▶ _PASSAGE TO READ_
━━━━━━━━━━━━━━━━━━━━

In the first post of this series, I explained what I was out to learn, what I looked at, and how I tagged it. Ultimately, we want to look at the data and be able to answer questions like “Are female AIs more subservient than male AIs?” And in order to do that, we first have to understand what the distributions are for sex and subservience. So let’s talk distributions.
Distribution is a fancy term for how many of each value we see for a given attribute. For example, if we wanted to look at the distribution of eye color across the world, we would count how many browns, blues, hazels, ambers, green, gray, and reds that we see, (finding a way to deal with heterochromia, etc.) and compare them in a bar chart.
Of course eye color is not of interest in this case. For Gendered AI, we are interested in comparing other attributes to gender presentation. We’ll look at the other attributes in later posts, but we’re going to begin with sex ratio, and that will fill up a post all its own.
Simple sex ratio
Author’s request: With that section title I know some hackles are already raised. Please know this is very tough space to write for. Despite having paid for a number of paid content reviews, I may have made some missteps. I am a n00b writer on these topics, and I respond best to friendly engagement rather than a digital pillory.
The very simple explanation of sex ratio is women-to-men. But of course that’s waaaaay too simple for either the real world or our purposes. At the very (very) least, AI might have no gender, so we need a “none” or “other” category. Let’s start with these very oversimplified numbers and move to more detailed later.

━━━━━━━━━━━━━━━━━━━━

▶ _DATA SECTION_
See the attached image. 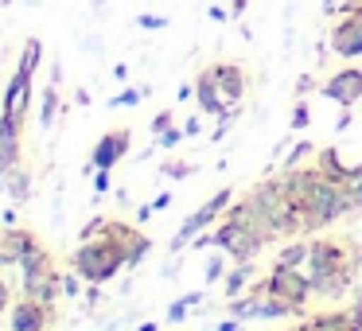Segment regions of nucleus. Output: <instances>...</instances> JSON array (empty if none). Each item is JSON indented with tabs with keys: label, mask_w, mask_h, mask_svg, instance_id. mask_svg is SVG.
Here are the masks:
<instances>
[{
	"label": "nucleus",
	"mask_w": 362,
	"mask_h": 331,
	"mask_svg": "<svg viewBox=\"0 0 362 331\" xmlns=\"http://www.w3.org/2000/svg\"><path fill=\"white\" fill-rule=\"evenodd\" d=\"M308 125H312V110H308V102H296V110L288 117V129H308Z\"/></svg>",
	"instance_id": "obj_33"
},
{
	"label": "nucleus",
	"mask_w": 362,
	"mask_h": 331,
	"mask_svg": "<svg viewBox=\"0 0 362 331\" xmlns=\"http://www.w3.org/2000/svg\"><path fill=\"white\" fill-rule=\"evenodd\" d=\"M152 214H156V211H152V207H141V211H136V222H148Z\"/></svg>",
	"instance_id": "obj_48"
},
{
	"label": "nucleus",
	"mask_w": 362,
	"mask_h": 331,
	"mask_svg": "<svg viewBox=\"0 0 362 331\" xmlns=\"http://www.w3.org/2000/svg\"><path fill=\"white\" fill-rule=\"evenodd\" d=\"M40 59H43V43L40 40H28L24 43V55H20V71H28V74H35L40 71Z\"/></svg>",
	"instance_id": "obj_26"
},
{
	"label": "nucleus",
	"mask_w": 362,
	"mask_h": 331,
	"mask_svg": "<svg viewBox=\"0 0 362 331\" xmlns=\"http://www.w3.org/2000/svg\"><path fill=\"white\" fill-rule=\"evenodd\" d=\"M312 90H315V79H312V74H300V79H296V98L312 94Z\"/></svg>",
	"instance_id": "obj_39"
},
{
	"label": "nucleus",
	"mask_w": 362,
	"mask_h": 331,
	"mask_svg": "<svg viewBox=\"0 0 362 331\" xmlns=\"http://www.w3.org/2000/svg\"><path fill=\"white\" fill-rule=\"evenodd\" d=\"M148 94V86H141V90H121L117 98H110V105L117 110V105H141V98Z\"/></svg>",
	"instance_id": "obj_32"
},
{
	"label": "nucleus",
	"mask_w": 362,
	"mask_h": 331,
	"mask_svg": "<svg viewBox=\"0 0 362 331\" xmlns=\"http://www.w3.org/2000/svg\"><path fill=\"white\" fill-rule=\"evenodd\" d=\"M183 137H187V129H183V125H168L164 133L156 137V149H175V144H180Z\"/></svg>",
	"instance_id": "obj_30"
},
{
	"label": "nucleus",
	"mask_w": 362,
	"mask_h": 331,
	"mask_svg": "<svg viewBox=\"0 0 362 331\" xmlns=\"http://www.w3.org/2000/svg\"><path fill=\"white\" fill-rule=\"evenodd\" d=\"M308 261V238H292V242H284L281 250H276V265H292V269H304Z\"/></svg>",
	"instance_id": "obj_20"
},
{
	"label": "nucleus",
	"mask_w": 362,
	"mask_h": 331,
	"mask_svg": "<svg viewBox=\"0 0 362 331\" xmlns=\"http://www.w3.org/2000/svg\"><path fill=\"white\" fill-rule=\"evenodd\" d=\"M214 82H218V90H222L230 110L245 98V71L238 63H214Z\"/></svg>",
	"instance_id": "obj_14"
},
{
	"label": "nucleus",
	"mask_w": 362,
	"mask_h": 331,
	"mask_svg": "<svg viewBox=\"0 0 362 331\" xmlns=\"http://www.w3.org/2000/svg\"><path fill=\"white\" fill-rule=\"evenodd\" d=\"M78 292H82V277L74 273V269H71V273H63V296L66 300H78Z\"/></svg>",
	"instance_id": "obj_34"
},
{
	"label": "nucleus",
	"mask_w": 362,
	"mask_h": 331,
	"mask_svg": "<svg viewBox=\"0 0 362 331\" xmlns=\"http://www.w3.org/2000/svg\"><path fill=\"white\" fill-rule=\"evenodd\" d=\"M148 253H152V238L144 234V230H136L133 242L125 245V269H136L144 257H148Z\"/></svg>",
	"instance_id": "obj_23"
},
{
	"label": "nucleus",
	"mask_w": 362,
	"mask_h": 331,
	"mask_svg": "<svg viewBox=\"0 0 362 331\" xmlns=\"http://www.w3.org/2000/svg\"><path fill=\"white\" fill-rule=\"evenodd\" d=\"M59 110H63V98H59V86L51 82V86L43 90V102H40V125L51 129V125H55V117H59Z\"/></svg>",
	"instance_id": "obj_22"
},
{
	"label": "nucleus",
	"mask_w": 362,
	"mask_h": 331,
	"mask_svg": "<svg viewBox=\"0 0 362 331\" xmlns=\"http://www.w3.org/2000/svg\"><path fill=\"white\" fill-rule=\"evenodd\" d=\"M253 277H257L253 261H234V269H226V277H222V292H226V300L242 296V292L253 284Z\"/></svg>",
	"instance_id": "obj_15"
},
{
	"label": "nucleus",
	"mask_w": 362,
	"mask_h": 331,
	"mask_svg": "<svg viewBox=\"0 0 362 331\" xmlns=\"http://www.w3.org/2000/svg\"><path fill=\"white\" fill-rule=\"evenodd\" d=\"M308 156H315V144L312 141H296V144H292V152L284 156V172H288V168H300Z\"/></svg>",
	"instance_id": "obj_28"
},
{
	"label": "nucleus",
	"mask_w": 362,
	"mask_h": 331,
	"mask_svg": "<svg viewBox=\"0 0 362 331\" xmlns=\"http://www.w3.org/2000/svg\"><path fill=\"white\" fill-rule=\"evenodd\" d=\"M94 191H98V195L113 191V172H110V168H94Z\"/></svg>",
	"instance_id": "obj_35"
},
{
	"label": "nucleus",
	"mask_w": 362,
	"mask_h": 331,
	"mask_svg": "<svg viewBox=\"0 0 362 331\" xmlns=\"http://www.w3.org/2000/svg\"><path fill=\"white\" fill-rule=\"evenodd\" d=\"M351 308H339V312H320V315H312V320L304 323L308 331H346L351 327Z\"/></svg>",
	"instance_id": "obj_18"
},
{
	"label": "nucleus",
	"mask_w": 362,
	"mask_h": 331,
	"mask_svg": "<svg viewBox=\"0 0 362 331\" xmlns=\"http://www.w3.org/2000/svg\"><path fill=\"white\" fill-rule=\"evenodd\" d=\"M346 214H354V207H351V199H346L343 183H335V180H327V175H323V180L312 187L308 207H304L308 234H312V230L331 226V222H339V219H346Z\"/></svg>",
	"instance_id": "obj_4"
},
{
	"label": "nucleus",
	"mask_w": 362,
	"mask_h": 331,
	"mask_svg": "<svg viewBox=\"0 0 362 331\" xmlns=\"http://www.w3.org/2000/svg\"><path fill=\"white\" fill-rule=\"evenodd\" d=\"M226 257H230L226 250H214L211 257H206V265H203V281L206 284H218L222 277H226Z\"/></svg>",
	"instance_id": "obj_24"
},
{
	"label": "nucleus",
	"mask_w": 362,
	"mask_h": 331,
	"mask_svg": "<svg viewBox=\"0 0 362 331\" xmlns=\"http://www.w3.org/2000/svg\"><path fill=\"white\" fill-rule=\"evenodd\" d=\"M335 16H354V20H362V0H346V4H339Z\"/></svg>",
	"instance_id": "obj_38"
},
{
	"label": "nucleus",
	"mask_w": 362,
	"mask_h": 331,
	"mask_svg": "<svg viewBox=\"0 0 362 331\" xmlns=\"http://www.w3.org/2000/svg\"><path fill=\"white\" fill-rule=\"evenodd\" d=\"M148 207H152V211H156V214H160V211H168V207H172V195H168V191H164V195H156V199H152Z\"/></svg>",
	"instance_id": "obj_42"
},
{
	"label": "nucleus",
	"mask_w": 362,
	"mask_h": 331,
	"mask_svg": "<svg viewBox=\"0 0 362 331\" xmlns=\"http://www.w3.org/2000/svg\"><path fill=\"white\" fill-rule=\"evenodd\" d=\"M343 191H346V199H351L354 214H358L362 211V164H351V175H346Z\"/></svg>",
	"instance_id": "obj_25"
},
{
	"label": "nucleus",
	"mask_w": 362,
	"mask_h": 331,
	"mask_svg": "<svg viewBox=\"0 0 362 331\" xmlns=\"http://www.w3.org/2000/svg\"><path fill=\"white\" fill-rule=\"evenodd\" d=\"M129 144H133V129H125V125L102 133L94 144V152H90V168H110L113 172V168L129 156Z\"/></svg>",
	"instance_id": "obj_9"
},
{
	"label": "nucleus",
	"mask_w": 362,
	"mask_h": 331,
	"mask_svg": "<svg viewBox=\"0 0 362 331\" xmlns=\"http://www.w3.org/2000/svg\"><path fill=\"white\" fill-rule=\"evenodd\" d=\"M203 300H206V292H183L180 300H172V304H168V323H183L199 304H203Z\"/></svg>",
	"instance_id": "obj_21"
},
{
	"label": "nucleus",
	"mask_w": 362,
	"mask_h": 331,
	"mask_svg": "<svg viewBox=\"0 0 362 331\" xmlns=\"http://www.w3.org/2000/svg\"><path fill=\"white\" fill-rule=\"evenodd\" d=\"M226 4H230V16H242V12H245V4H250V0H226Z\"/></svg>",
	"instance_id": "obj_44"
},
{
	"label": "nucleus",
	"mask_w": 362,
	"mask_h": 331,
	"mask_svg": "<svg viewBox=\"0 0 362 331\" xmlns=\"http://www.w3.org/2000/svg\"><path fill=\"white\" fill-rule=\"evenodd\" d=\"M168 125H175V113H172V110L156 113V117H152V137H160V133H164Z\"/></svg>",
	"instance_id": "obj_36"
},
{
	"label": "nucleus",
	"mask_w": 362,
	"mask_h": 331,
	"mask_svg": "<svg viewBox=\"0 0 362 331\" xmlns=\"http://www.w3.org/2000/svg\"><path fill=\"white\" fill-rule=\"evenodd\" d=\"M160 175H168V180H187V175H195V164H187V160H164Z\"/></svg>",
	"instance_id": "obj_29"
},
{
	"label": "nucleus",
	"mask_w": 362,
	"mask_h": 331,
	"mask_svg": "<svg viewBox=\"0 0 362 331\" xmlns=\"http://www.w3.org/2000/svg\"><path fill=\"white\" fill-rule=\"evenodd\" d=\"M253 289L269 292V296H281V300H292V304H300V308H308V300L315 296L308 269H292V265H273L265 281H257Z\"/></svg>",
	"instance_id": "obj_6"
},
{
	"label": "nucleus",
	"mask_w": 362,
	"mask_h": 331,
	"mask_svg": "<svg viewBox=\"0 0 362 331\" xmlns=\"http://www.w3.org/2000/svg\"><path fill=\"white\" fill-rule=\"evenodd\" d=\"M16 269H20V281H24V277H40V273H47V269H55V257H51V250L43 242H35L32 250L20 257Z\"/></svg>",
	"instance_id": "obj_16"
},
{
	"label": "nucleus",
	"mask_w": 362,
	"mask_h": 331,
	"mask_svg": "<svg viewBox=\"0 0 362 331\" xmlns=\"http://www.w3.org/2000/svg\"><path fill=\"white\" fill-rule=\"evenodd\" d=\"M195 102H199V110L211 113V117H222V113L230 110L226 98H222V90H218V82H214V66L199 71V79H195Z\"/></svg>",
	"instance_id": "obj_13"
},
{
	"label": "nucleus",
	"mask_w": 362,
	"mask_h": 331,
	"mask_svg": "<svg viewBox=\"0 0 362 331\" xmlns=\"http://www.w3.org/2000/svg\"><path fill=\"white\" fill-rule=\"evenodd\" d=\"M136 331H160V327H156V323L148 320V323H141V327H136Z\"/></svg>",
	"instance_id": "obj_50"
},
{
	"label": "nucleus",
	"mask_w": 362,
	"mask_h": 331,
	"mask_svg": "<svg viewBox=\"0 0 362 331\" xmlns=\"http://www.w3.org/2000/svg\"><path fill=\"white\" fill-rule=\"evenodd\" d=\"M20 296H35L47 308H55V300L63 296V273H59V269H47V273H40V277H24V281H20Z\"/></svg>",
	"instance_id": "obj_12"
},
{
	"label": "nucleus",
	"mask_w": 362,
	"mask_h": 331,
	"mask_svg": "<svg viewBox=\"0 0 362 331\" xmlns=\"http://www.w3.org/2000/svg\"><path fill=\"white\" fill-rule=\"evenodd\" d=\"M8 308H12V292L4 284V273H0V312H8Z\"/></svg>",
	"instance_id": "obj_40"
},
{
	"label": "nucleus",
	"mask_w": 362,
	"mask_h": 331,
	"mask_svg": "<svg viewBox=\"0 0 362 331\" xmlns=\"http://www.w3.org/2000/svg\"><path fill=\"white\" fill-rule=\"evenodd\" d=\"M230 203H234V191H230V187L214 191V195L206 199V203L199 207L195 214H187V219H183V226L175 230V238H172V242H168V250H172V253H180L183 245H191V242H195L199 234H203V230H211L214 222H218L222 214H226V207H230Z\"/></svg>",
	"instance_id": "obj_5"
},
{
	"label": "nucleus",
	"mask_w": 362,
	"mask_h": 331,
	"mask_svg": "<svg viewBox=\"0 0 362 331\" xmlns=\"http://www.w3.org/2000/svg\"><path fill=\"white\" fill-rule=\"evenodd\" d=\"M362 265V245L339 242V238H308V277H312L315 296H343L354 289Z\"/></svg>",
	"instance_id": "obj_1"
},
{
	"label": "nucleus",
	"mask_w": 362,
	"mask_h": 331,
	"mask_svg": "<svg viewBox=\"0 0 362 331\" xmlns=\"http://www.w3.org/2000/svg\"><path fill=\"white\" fill-rule=\"evenodd\" d=\"M32 79L35 74H28V71H20L16 66V74H12L8 82H4V98H0V113H12L16 110V102L24 94H32Z\"/></svg>",
	"instance_id": "obj_17"
},
{
	"label": "nucleus",
	"mask_w": 362,
	"mask_h": 331,
	"mask_svg": "<svg viewBox=\"0 0 362 331\" xmlns=\"http://www.w3.org/2000/svg\"><path fill=\"white\" fill-rule=\"evenodd\" d=\"M0 98H4V79H0Z\"/></svg>",
	"instance_id": "obj_52"
},
{
	"label": "nucleus",
	"mask_w": 362,
	"mask_h": 331,
	"mask_svg": "<svg viewBox=\"0 0 362 331\" xmlns=\"http://www.w3.org/2000/svg\"><path fill=\"white\" fill-rule=\"evenodd\" d=\"M71 269L82 277L86 284H105L125 269V245L117 238H90L78 242V250L71 253Z\"/></svg>",
	"instance_id": "obj_2"
},
{
	"label": "nucleus",
	"mask_w": 362,
	"mask_h": 331,
	"mask_svg": "<svg viewBox=\"0 0 362 331\" xmlns=\"http://www.w3.org/2000/svg\"><path fill=\"white\" fill-rule=\"evenodd\" d=\"M214 331H242V320L226 315V320H218V323H214Z\"/></svg>",
	"instance_id": "obj_41"
},
{
	"label": "nucleus",
	"mask_w": 362,
	"mask_h": 331,
	"mask_svg": "<svg viewBox=\"0 0 362 331\" xmlns=\"http://www.w3.org/2000/svg\"><path fill=\"white\" fill-rule=\"evenodd\" d=\"M113 79H117V82H121V79H129V66H125V63H117V66H113Z\"/></svg>",
	"instance_id": "obj_47"
},
{
	"label": "nucleus",
	"mask_w": 362,
	"mask_h": 331,
	"mask_svg": "<svg viewBox=\"0 0 362 331\" xmlns=\"http://www.w3.org/2000/svg\"><path fill=\"white\" fill-rule=\"evenodd\" d=\"M211 20H218V24H226V8H222V4H211Z\"/></svg>",
	"instance_id": "obj_45"
},
{
	"label": "nucleus",
	"mask_w": 362,
	"mask_h": 331,
	"mask_svg": "<svg viewBox=\"0 0 362 331\" xmlns=\"http://www.w3.org/2000/svg\"><path fill=\"white\" fill-rule=\"evenodd\" d=\"M230 125H234V110H226V113H222V117H218V125H214V133H211V141L214 144H218L222 141V137H226V129Z\"/></svg>",
	"instance_id": "obj_37"
},
{
	"label": "nucleus",
	"mask_w": 362,
	"mask_h": 331,
	"mask_svg": "<svg viewBox=\"0 0 362 331\" xmlns=\"http://www.w3.org/2000/svg\"><path fill=\"white\" fill-rule=\"evenodd\" d=\"M346 331H362V327H358V323H351V327H346Z\"/></svg>",
	"instance_id": "obj_51"
},
{
	"label": "nucleus",
	"mask_w": 362,
	"mask_h": 331,
	"mask_svg": "<svg viewBox=\"0 0 362 331\" xmlns=\"http://www.w3.org/2000/svg\"><path fill=\"white\" fill-rule=\"evenodd\" d=\"M346 125H351V110H346V113H343V117H339V121H335V133H343V129H346Z\"/></svg>",
	"instance_id": "obj_46"
},
{
	"label": "nucleus",
	"mask_w": 362,
	"mask_h": 331,
	"mask_svg": "<svg viewBox=\"0 0 362 331\" xmlns=\"http://www.w3.org/2000/svg\"><path fill=\"white\" fill-rule=\"evenodd\" d=\"M320 94L327 98V102L343 105V110H354V102L362 98V66H343L339 74H331L320 86Z\"/></svg>",
	"instance_id": "obj_10"
},
{
	"label": "nucleus",
	"mask_w": 362,
	"mask_h": 331,
	"mask_svg": "<svg viewBox=\"0 0 362 331\" xmlns=\"http://www.w3.org/2000/svg\"><path fill=\"white\" fill-rule=\"evenodd\" d=\"M331 51H335L339 59H358L362 55V20L354 16H343L335 28H331Z\"/></svg>",
	"instance_id": "obj_11"
},
{
	"label": "nucleus",
	"mask_w": 362,
	"mask_h": 331,
	"mask_svg": "<svg viewBox=\"0 0 362 331\" xmlns=\"http://www.w3.org/2000/svg\"><path fill=\"white\" fill-rule=\"evenodd\" d=\"M136 28H144V32H164V28H168V16H156V12H141V16H136Z\"/></svg>",
	"instance_id": "obj_31"
},
{
	"label": "nucleus",
	"mask_w": 362,
	"mask_h": 331,
	"mask_svg": "<svg viewBox=\"0 0 362 331\" xmlns=\"http://www.w3.org/2000/svg\"><path fill=\"white\" fill-rule=\"evenodd\" d=\"M8 191H12V199H28L32 195V175H28L24 168H12L8 172Z\"/></svg>",
	"instance_id": "obj_27"
},
{
	"label": "nucleus",
	"mask_w": 362,
	"mask_h": 331,
	"mask_svg": "<svg viewBox=\"0 0 362 331\" xmlns=\"http://www.w3.org/2000/svg\"><path fill=\"white\" fill-rule=\"evenodd\" d=\"M315 164H320V172L335 183H346V175H351V164H343L335 149H320L315 152Z\"/></svg>",
	"instance_id": "obj_19"
},
{
	"label": "nucleus",
	"mask_w": 362,
	"mask_h": 331,
	"mask_svg": "<svg viewBox=\"0 0 362 331\" xmlns=\"http://www.w3.org/2000/svg\"><path fill=\"white\" fill-rule=\"evenodd\" d=\"M55 320V308H47L35 296H20L8 308V331H47Z\"/></svg>",
	"instance_id": "obj_8"
},
{
	"label": "nucleus",
	"mask_w": 362,
	"mask_h": 331,
	"mask_svg": "<svg viewBox=\"0 0 362 331\" xmlns=\"http://www.w3.org/2000/svg\"><path fill=\"white\" fill-rule=\"evenodd\" d=\"M24 117L28 113H0V175H8L20 168V152H24Z\"/></svg>",
	"instance_id": "obj_7"
},
{
	"label": "nucleus",
	"mask_w": 362,
	"mask_h": 331,
	"mask_svg": "<svg viewBox=\"0 0 362 331\" xmlns=\"http://www.w3.org/2000/svg\"><path fill=\"white\" fill-rule=\"evenodd\" d=\"M183 129H187V137H199V133H203V121H199V117H187V121H183Z\"/></svg>",
	"instance_id": "obj_43"
},
{
	"label": "nucleus",
	"mask_w": 362,
	"mask_h": 331,
	"mask_svg": "<svg viewBox=\"0 0 362 331\" xmlns=\"http://www.w3.org/2000/svg\"><path fill=\"white\" fill-rule=\"evenodd\" d=\"M335 8H339V0H323V12L327 16H335Z\"/></svg>",
	"instance_id": "obj_49"
},
{
	"label": "nucleus",
	"mask_w": 362,
	"mask_h": 331,
	"mask_svg": "<svg viewBox=\"0 0 362 331\" xmlns=\"http://www.w3.org/2000/svg\"><path fill=\"white\" fill-rule=\"evenodd\" d=\"M191 245H195V250H226L230 261H253L261 253V245H265V234L245 230V226H238V222L222 219L214 230H203Z\"/></svg>",
	"instance_id": "obj_3"
}]
</instances>
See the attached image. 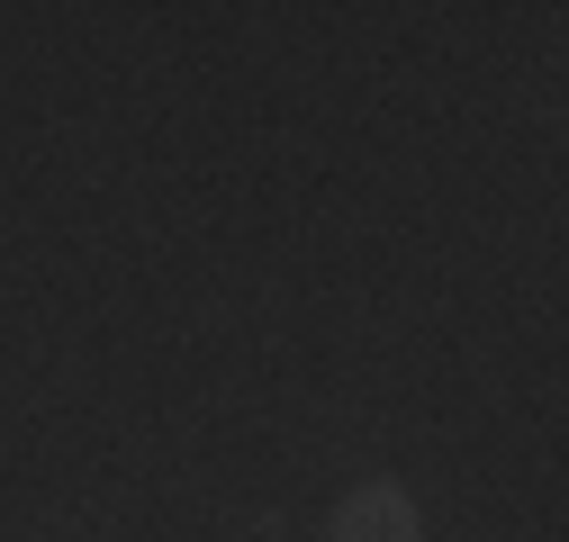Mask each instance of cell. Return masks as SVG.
Listing matches in <instances>:
<instances>
[{"mask_svg":"<svg viewBox=\"0 0 569 542\" xmlns=\"http://www.w3.org/2000/svg\"><path fill=\"white\" fill-rule=\"evenodd\" d=\"M335 542H425V524H416V498H407L398 480L352 489V498L335 506Z\"/></svg>","mask_w":569,"mask_h":542,"instance_id":"obj_1","label":"cell"}]
</instances>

━━━━━━━━━━━━━━━━━━━━

▶ _TO DO_
List every eye color named in the distribution example in the post on gendered AI. The rows have no role in this exercise.

▶ _RESULT FOR THIS EXERCISE_
Brown, blue, hazel, amber, green, gray, red